M. Plantat followed him with a firmer step, and they soon reached M. Wilson’s house, accompanied by Job and his men.
“You men,” said M. Lecoq, “wait till I call before you go in; I will leave the door ajar.”
He rang; the door swung open; and M. Plantat and the detective went in under the arch. The porter was on the threshold of his lodge.
“Monsieur Wilson?” asked M. Lecoq.
“He is out.”
“I will speak to Madame, then.”
“She is also out.”
“Very well. Only, as I must positively speak with Madame Wilson, I’m going upstairs.”
The porter seemed about to resist him by force; but, as Lecoq now called in his men, he thought better of it and kept quiet.
M. Lecoq posted six of his men in the court, in such a position that they could be easily seen from the windows on the first floor, and instructed the others to place themselves on the opposite sidewalk, telling them to look ostentatiously at the house. These measures taken, he returned to the porter.
“Attend to me, my man. When your master, who has gone out, comes in again, beware that you don’t tell him that we are upstairs; a single word would get you into terribly hot water—”
“I am blind,” he answered, “and deaf.”
“How many servants are there in the house?”
“Three; but they have all gone out.”
The detective then took M. Plantat by the arm, and holding him firmly:
“You see, my dear friend,” said he, “the game is ours. Come along— and in Laurence’s name, have courage!”
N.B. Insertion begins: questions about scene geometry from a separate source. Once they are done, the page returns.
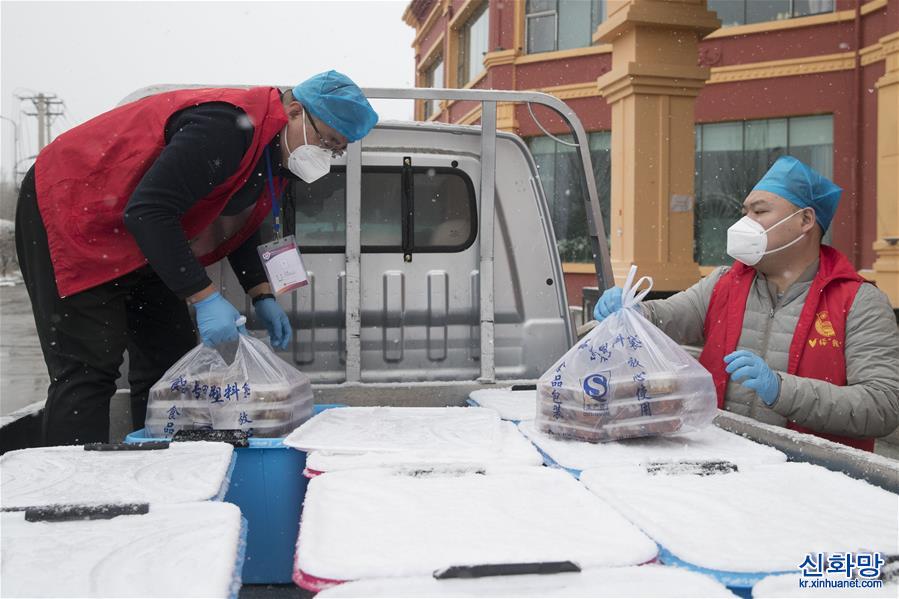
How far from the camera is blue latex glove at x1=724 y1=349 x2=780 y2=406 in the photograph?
232cm

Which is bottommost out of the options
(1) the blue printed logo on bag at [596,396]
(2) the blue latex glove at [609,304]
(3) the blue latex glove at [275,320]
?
(1) the blue printed logo on bag at [596,396]

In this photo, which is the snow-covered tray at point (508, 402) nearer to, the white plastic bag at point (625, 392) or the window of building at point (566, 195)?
the white plastic bag at point (625, 392)

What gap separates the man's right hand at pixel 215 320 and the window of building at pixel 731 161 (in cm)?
1242

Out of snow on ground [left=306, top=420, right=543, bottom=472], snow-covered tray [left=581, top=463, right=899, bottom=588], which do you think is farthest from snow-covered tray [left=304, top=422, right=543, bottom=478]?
snow-covered tray [left=581, top=463, right=899, bottom=588]

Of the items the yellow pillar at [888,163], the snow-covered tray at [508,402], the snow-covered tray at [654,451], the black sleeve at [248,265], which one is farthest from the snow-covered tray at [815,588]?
the yellow pillar at [888,163]

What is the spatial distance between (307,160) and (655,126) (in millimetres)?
7424

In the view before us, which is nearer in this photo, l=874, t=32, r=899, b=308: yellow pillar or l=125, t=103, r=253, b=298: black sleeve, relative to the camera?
l=125, t=103, r=253, b=298: black sleeve

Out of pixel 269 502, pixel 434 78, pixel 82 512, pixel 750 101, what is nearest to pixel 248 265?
pixel 269 502

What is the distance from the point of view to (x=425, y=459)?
5.86 ft

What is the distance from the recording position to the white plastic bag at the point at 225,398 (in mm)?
2229

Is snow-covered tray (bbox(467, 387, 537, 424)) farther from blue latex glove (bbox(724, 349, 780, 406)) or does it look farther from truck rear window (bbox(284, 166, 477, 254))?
truck rear window (bbox(284, 166, 477, 254))

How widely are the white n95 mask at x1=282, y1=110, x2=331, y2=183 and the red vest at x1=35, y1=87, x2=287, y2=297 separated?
0.14m

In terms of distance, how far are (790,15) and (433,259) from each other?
498 inches

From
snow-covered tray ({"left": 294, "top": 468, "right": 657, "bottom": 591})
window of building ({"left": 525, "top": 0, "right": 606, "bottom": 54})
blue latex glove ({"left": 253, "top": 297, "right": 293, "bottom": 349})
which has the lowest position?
snow-covered tray ({"left": 294, "top": 468, "right": 657, "bottom": 591})
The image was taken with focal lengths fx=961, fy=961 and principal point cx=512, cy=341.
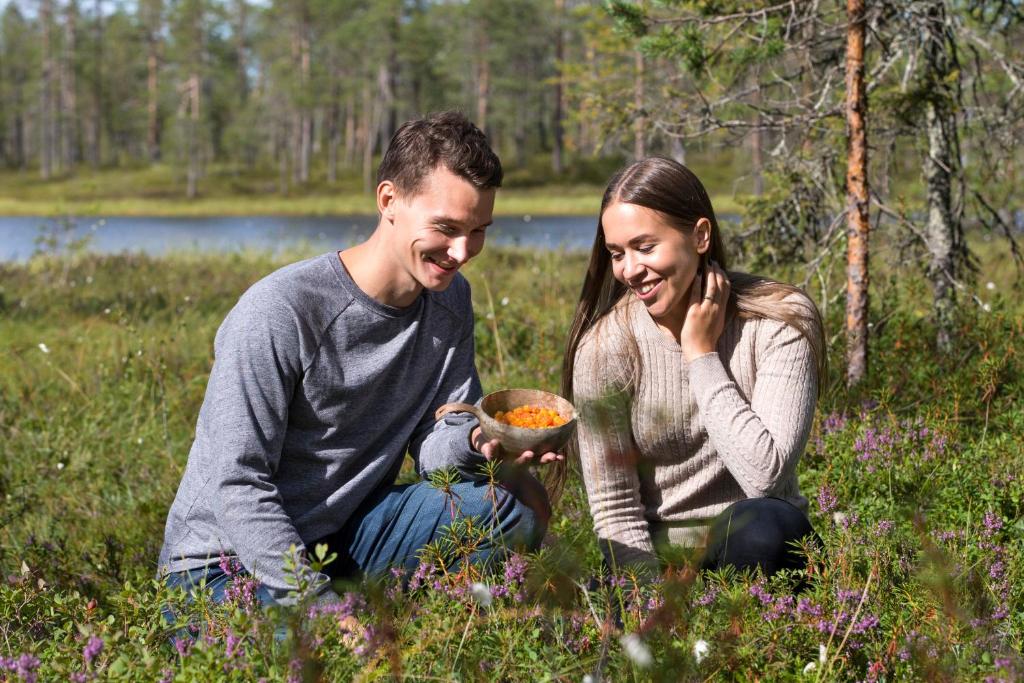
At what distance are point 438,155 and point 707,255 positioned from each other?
893 mm

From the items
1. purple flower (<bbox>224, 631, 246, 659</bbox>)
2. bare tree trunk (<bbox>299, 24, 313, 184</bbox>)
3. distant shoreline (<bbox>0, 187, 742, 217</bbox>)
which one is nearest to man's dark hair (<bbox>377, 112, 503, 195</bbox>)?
purple flower (<bbox>224, 631, 246, 659</bbox>)

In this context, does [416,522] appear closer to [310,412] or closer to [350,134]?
[310,412]

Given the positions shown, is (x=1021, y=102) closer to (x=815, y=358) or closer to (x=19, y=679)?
(x=815, y=358)

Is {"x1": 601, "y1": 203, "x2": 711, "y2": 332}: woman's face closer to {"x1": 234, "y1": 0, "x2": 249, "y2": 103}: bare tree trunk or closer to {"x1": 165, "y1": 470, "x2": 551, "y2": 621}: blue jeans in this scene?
{"x1": 165, "y1": 470, "x2": 551, "y2": 621}: blue jeans

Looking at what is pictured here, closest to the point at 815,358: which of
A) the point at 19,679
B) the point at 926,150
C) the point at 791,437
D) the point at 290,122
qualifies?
the point at 791,437

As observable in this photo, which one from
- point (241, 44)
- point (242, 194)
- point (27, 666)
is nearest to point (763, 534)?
point (27, 666)

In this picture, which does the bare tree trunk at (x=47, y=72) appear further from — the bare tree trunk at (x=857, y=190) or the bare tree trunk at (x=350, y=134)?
the bare tree trunk at (x=857, y=190)

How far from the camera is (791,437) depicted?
9.07 ft

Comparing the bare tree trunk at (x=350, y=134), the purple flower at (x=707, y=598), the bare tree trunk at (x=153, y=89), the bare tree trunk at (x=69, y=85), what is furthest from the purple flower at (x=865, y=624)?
the bare tree trunk at (x=69, y=85)

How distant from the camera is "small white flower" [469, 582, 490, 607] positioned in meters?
2.08

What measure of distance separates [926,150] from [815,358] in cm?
327

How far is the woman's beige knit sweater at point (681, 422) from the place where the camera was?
→ 2777mm

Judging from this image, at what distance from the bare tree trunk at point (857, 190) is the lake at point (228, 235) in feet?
21.8

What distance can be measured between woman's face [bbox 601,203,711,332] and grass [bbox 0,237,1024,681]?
2.69ft
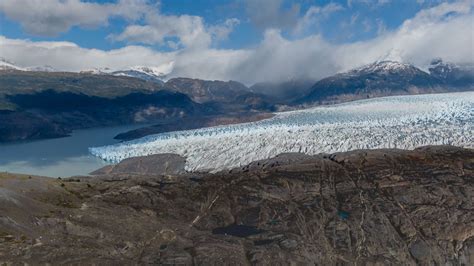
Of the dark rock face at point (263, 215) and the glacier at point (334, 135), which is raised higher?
Result: the glacier at point (334, 135)

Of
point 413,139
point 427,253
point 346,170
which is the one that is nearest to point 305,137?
point 413,139

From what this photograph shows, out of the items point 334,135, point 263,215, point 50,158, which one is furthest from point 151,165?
point 50,158

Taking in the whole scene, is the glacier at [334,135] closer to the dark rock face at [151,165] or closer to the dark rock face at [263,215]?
the dark rock face at [151,165]

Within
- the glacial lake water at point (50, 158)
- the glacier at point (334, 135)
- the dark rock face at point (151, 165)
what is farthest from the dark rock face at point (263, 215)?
the glacial lake water at point (50, 158)

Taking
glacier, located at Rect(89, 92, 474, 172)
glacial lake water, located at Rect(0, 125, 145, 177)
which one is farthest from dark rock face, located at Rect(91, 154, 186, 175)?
glacial lake water, located at Rect(0, 125, 145, 177)

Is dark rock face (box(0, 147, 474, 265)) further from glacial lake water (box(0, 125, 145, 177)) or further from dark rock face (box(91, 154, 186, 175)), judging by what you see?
glacial lake water (box(0, 125, 145, 177))

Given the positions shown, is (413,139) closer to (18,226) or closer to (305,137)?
(305,137)
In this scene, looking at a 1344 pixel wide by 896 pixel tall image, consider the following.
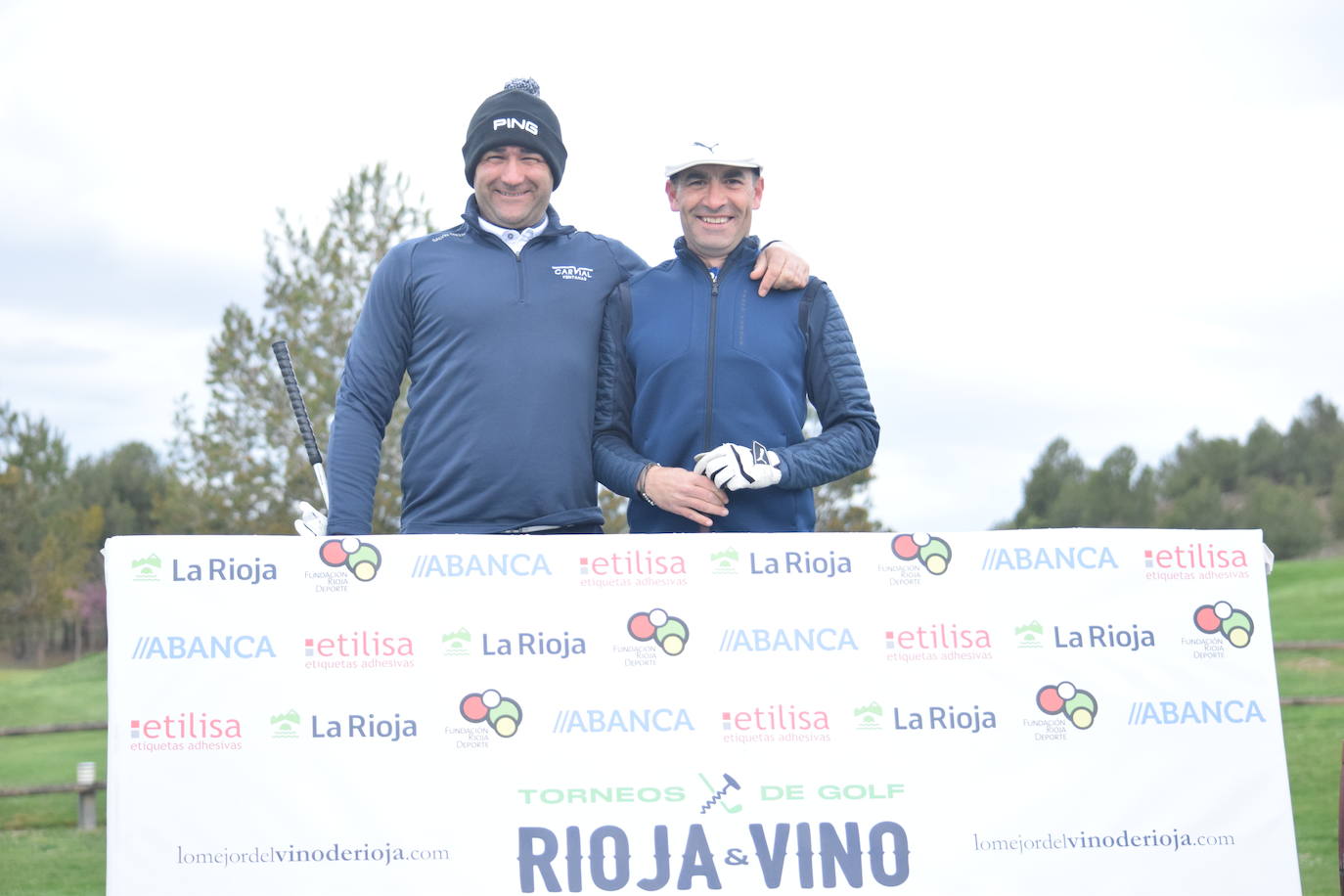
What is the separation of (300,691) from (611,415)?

All M. Lecoq’s anticipations were realized. Laurence was not dead, and her letter to her parents was an odious trick. It was really she who lived in the house as Mme. Wilson. How had the lovely young girl, so much beloved by the old justice, come to such a dreadful extremity? The logic of life, alas, fatally enchains all our determinations to each other. Often an indifferent action, little wrongful in itself, is the beginning of an atrocious crime. Each of our new resolutions depends upon those which have preceded it, and is their logical sequence just as the sum-total is the product of the added figures. Woe to him who, being seized with a dizziness at the brink of the abyss, does not fly as fast as possible, without turning his head; for soon, yielding to an irresistible attraction, he approaches, braves the danger, slips, and is lost. Whatever thereafter he does or attempts he will roll down the faster, until he reaches the very bottom of the gulf.
Tremorel had by no means the implacable character of an assassin; he was only feeble and cowardly; yet he had committed abominable crimes. All his guilt came from the first feeling of envy with which he regarded Sauvresy, and which he had not taken the pains to subdue. Laurence, when, on the day that she became enamoured of Tremorel, she permitted him to press her hand, and kept it from her mother, was lost. The hand-pressure led to the pretence of suicide in order to fly with her lover. It might also lead to infanticide.